What trees are showing us is not a metaphor for something specific to our individual lives, but it’s also not disconnected from our existence. A tree is not an object that exists for us to use. Rather, a tree is a member of our existence, and if we pay attention, we can observe its function and follow suit.

  1. Nature uses no more than is necessary. A tree understands how much is enough. A tree is content. “Take no more than nature requires,” is an ethic we would do well to replicate as a part of nature ourselves.
  2. Nature is appropriately prepared. While content, a tree is not complacent. A tree is constantly focusing on what it can control and use to sustain. Utilize the present to make the future not only possible, but healthy.
  3. Leaves are not chlorophyll. The real color of a leaf is hidden by the forces of production, but it does not stay hidden. This one starts getting a bit in the illustration category, but there is an appropriate connection between the surface appearance of a piece of nature and the depths of its existence waiting to be discovered. The true thing is the most beautiful thing.
  4. The process is interdependent. A leaf receives its existence from the tree while giving its existence to the tree in the form of photosynthesized glucose and nutrients in the soil. The tree receives its life from the sun and the earth while returning life to the air and the soil. There is a cycle within and around the tree of selfless sharing and interdependence. There is no notion of “mine” rather, there is an apparent realization that the whole of nature will thrive or be destroyed together.
  5. Death is a part of nature. And death not only can be good — a form of continuation of the larger body — death can be beautiful.

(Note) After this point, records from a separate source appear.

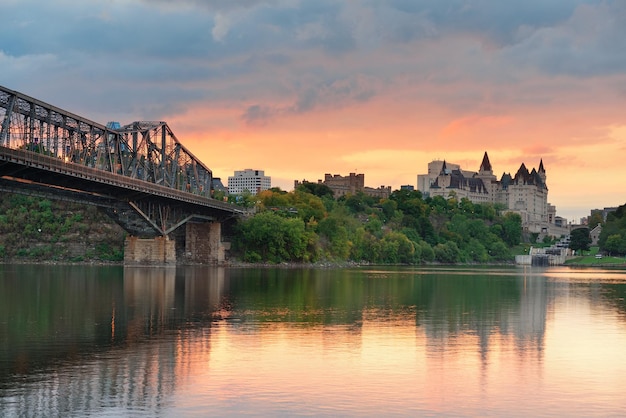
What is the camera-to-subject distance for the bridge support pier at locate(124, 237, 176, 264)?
10350 centimetres

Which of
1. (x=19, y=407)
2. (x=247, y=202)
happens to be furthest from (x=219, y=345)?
(x=247, y=202)

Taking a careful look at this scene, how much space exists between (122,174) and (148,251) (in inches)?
444

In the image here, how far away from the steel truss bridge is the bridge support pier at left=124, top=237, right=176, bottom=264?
3.56 ft

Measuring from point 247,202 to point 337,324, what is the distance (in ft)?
362

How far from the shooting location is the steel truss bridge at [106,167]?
223ft

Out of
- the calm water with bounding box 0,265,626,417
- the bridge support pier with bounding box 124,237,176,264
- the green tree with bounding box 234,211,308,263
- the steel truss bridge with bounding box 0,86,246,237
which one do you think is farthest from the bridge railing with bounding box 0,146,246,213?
the calm water with bounding box 0,265,626,417

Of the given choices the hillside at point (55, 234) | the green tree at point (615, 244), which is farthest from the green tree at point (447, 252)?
the hillside at point (55, 234)

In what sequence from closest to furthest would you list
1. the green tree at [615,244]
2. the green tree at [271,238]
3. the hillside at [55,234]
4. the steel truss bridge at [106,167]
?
the steel truss bridge at [106,167], the hillside at [55,234], the green tree at [271,238], the green tree at [615,244]

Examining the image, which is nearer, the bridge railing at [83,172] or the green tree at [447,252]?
the bridge railing at [83,172]

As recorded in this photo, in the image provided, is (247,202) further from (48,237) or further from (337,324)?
(337,324)

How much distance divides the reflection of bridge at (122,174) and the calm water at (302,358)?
2166 cm

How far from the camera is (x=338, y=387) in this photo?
22516 mm

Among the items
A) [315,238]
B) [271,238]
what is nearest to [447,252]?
[315,238]

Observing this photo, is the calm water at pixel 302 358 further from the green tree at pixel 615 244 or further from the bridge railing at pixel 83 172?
the green tree at pixel 615 244
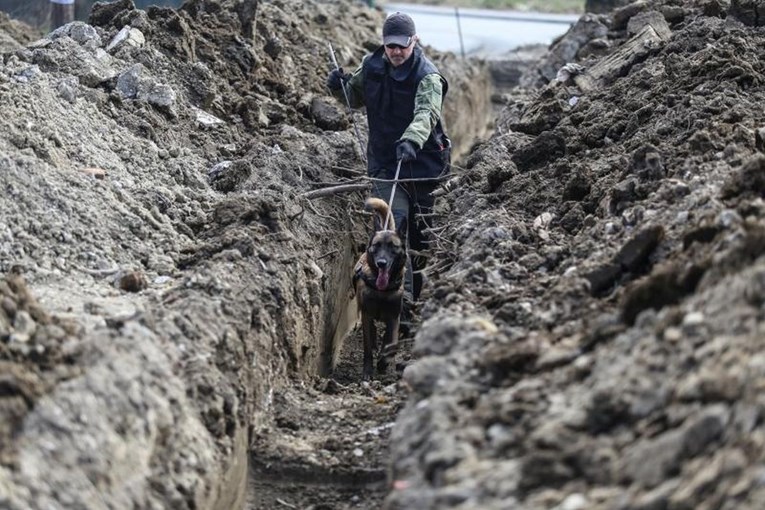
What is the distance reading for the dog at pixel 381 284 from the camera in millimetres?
11328

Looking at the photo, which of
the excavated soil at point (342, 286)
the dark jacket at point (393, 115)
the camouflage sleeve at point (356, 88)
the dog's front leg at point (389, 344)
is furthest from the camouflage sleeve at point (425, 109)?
the dog's front leg at point (389, 344)

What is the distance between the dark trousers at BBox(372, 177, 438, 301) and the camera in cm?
1223

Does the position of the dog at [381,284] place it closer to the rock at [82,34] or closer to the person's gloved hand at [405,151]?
the person's gloved hand at [405,151]

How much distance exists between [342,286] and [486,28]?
18.4 meters

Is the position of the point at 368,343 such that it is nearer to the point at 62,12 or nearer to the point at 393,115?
the point at 393,115

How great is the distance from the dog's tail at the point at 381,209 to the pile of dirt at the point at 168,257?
496 millimetres

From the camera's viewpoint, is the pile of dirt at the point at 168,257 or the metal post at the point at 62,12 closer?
the pile of dirt at the point at 168,257

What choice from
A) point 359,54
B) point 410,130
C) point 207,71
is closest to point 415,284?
point 410,130

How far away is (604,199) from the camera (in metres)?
9.35

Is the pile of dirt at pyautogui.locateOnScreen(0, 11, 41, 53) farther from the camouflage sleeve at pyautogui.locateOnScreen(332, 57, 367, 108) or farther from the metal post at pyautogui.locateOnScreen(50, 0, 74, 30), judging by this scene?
the camouflage sleeve at pyautogui.locateOnScreen(332, 57, 367, 108)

When we see a landscape of oranges, yellows, and reds, are we mesmerized by the awe of being alive? Are we enraptured by seeing an authentic portrayal of the natural world we are a part of?

A beautiful fall landscape is a bunch of leaves that have given what they can and are now done, offering the visible parts of their essence as a way to mark that something is over.

And then they go and still affect the world.

Even when you can no longer see them.

Because of an etiological question from the astute phenomenology of my children, I have come to understand the world I inhabit a little bit more. It has forced me to embrace the mystery of existence in something so simple and ordinary as a tree, but it has also compelled an unforeseen recognition of the ethical map I hope to better traverse.

Knowing about trees can incarnate a better world.

Because growing like a tree is a wonderful precedent.

I think my children and I are all a bit better for understanding the world so as to better live in it.